And another one goes down.

G. Steven Pigeon, former Erie County Democratic chairman and a political operative with influence in both Democratic and Republican circles, pleaded guilty Friday to a felony count of bribery. He could spend up to one year in jail.

But there is a critical — and encouraging — distinction between this conviction and those of former gubernatorial aide Joseph Percoco, Buffalo developer Louis Ciminelli and others: This time, it was state prosecutors overseeing a corruption case in a state court.

To date, most other high-profile cases have required the efforts of federal prosecutors and federal judges. This time, the state showed a healthy and heartening interest in cleaning up the corruption that is endemic to New York. And it is all to the good, and no slight to New York, that a federal case is also pending against Pigeon.

His crime was deplorable. In court Friday, Pigeon admitted bribing John A. Michalek, then a state Supreme Court justice. Michalek pleaded guilty two years ago to a felony bribery charge and offering a false instrument for filing. He agreed to become a witness against Pigeon. Michalek has yet to be sentenced. Pigeon’s sentencing is scheduled for Dec. 21.

In his plea, Pigeon admitted helping Michalek get an appointment to the court’s Appellate Division. He also helped two of Michalek’s family members get jobs, provided a comped $1,000 ticket to a political fundraiser and box seat tickets to two Sabres games to Michalek. Pigeon also got the judge to appoint one of Pigeon’s associates as a receiver in a foreclosure case.

One hand washes the other. Too often, that’s how government and politics work in the corrupt State of New York. And, plainly, Pigeon thought he could get away with it. Because that, too, is how government and politics have worked in New York.

The case was initiated by former New York Attorney General Eric Schneiderman based on complaints of election law violations. But it concluded under Schneiderman’s successor, Barbara Underwood, as a case involving judicial bribery.

New Yorkers now have to hope — and insist — that state and local law enforcement officials do more than they have to root out the corruption in government. It’s not sufficient to rely on the commitment of federal prosecutors, such as former U.S. Attorney Preet Bharara, whose office launched the criminal cases that eventually took down former Assembly Speaker Sheldon Silver and former Senate Majority Leader Dean Skelos.

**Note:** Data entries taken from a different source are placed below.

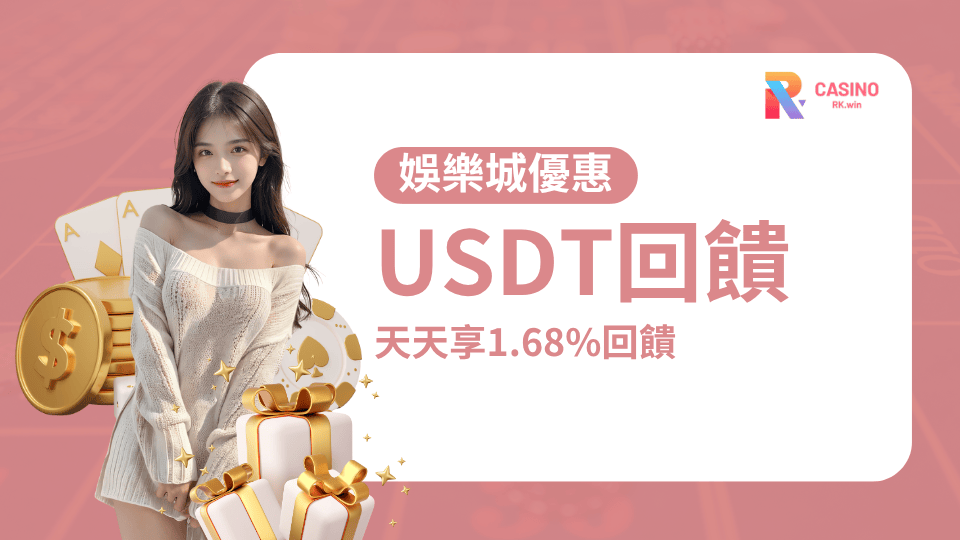 告別儲值卡關，用USDT儲值RK娛樂城，每日享1.68% 回饋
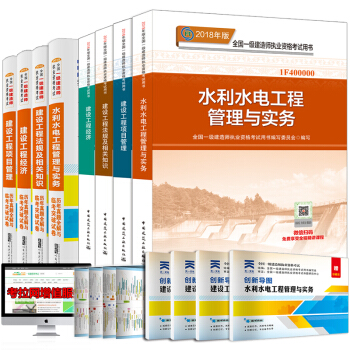 一级建造师2018教材水利水电真题押题试卷（套装共8册） pdf epub mobi 下载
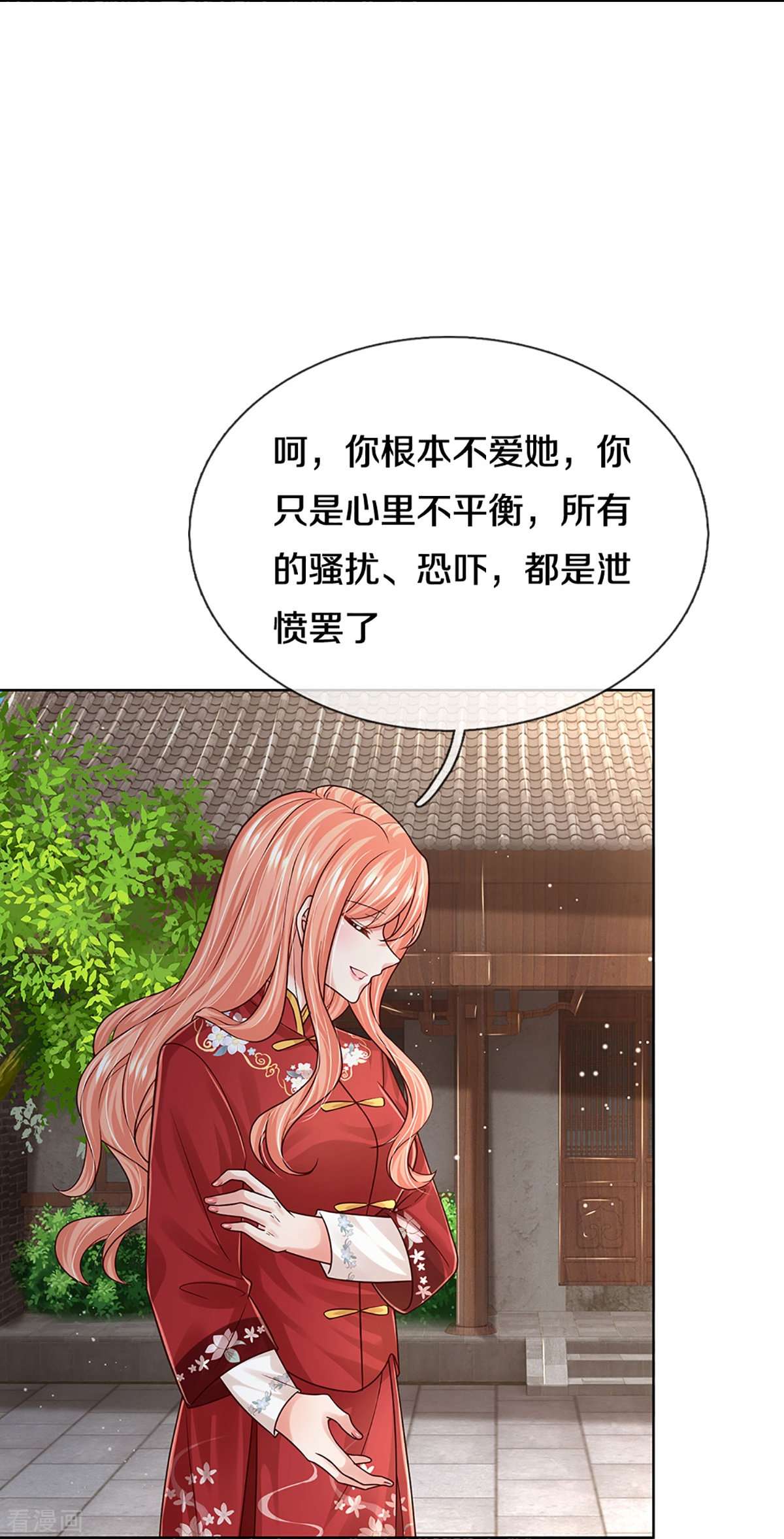 妈咪快跑：爹地追来了349话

For that reason, whoever is elected attorney general in November needs to be committed to following the evidence of corruption wherever it leads them. That requires independence and firmness of intent. It means bucking the system that may have helped put him or her in office. Voters should plan to evaluate both candidates on that score. New York will not change until those who would abuse power decide it’s too risky.

In the meantime, voters who care about honesty in government can take heart in Pigeon’s undoing. The state took an active interest and followed up until it nailed him. It counts as a good start.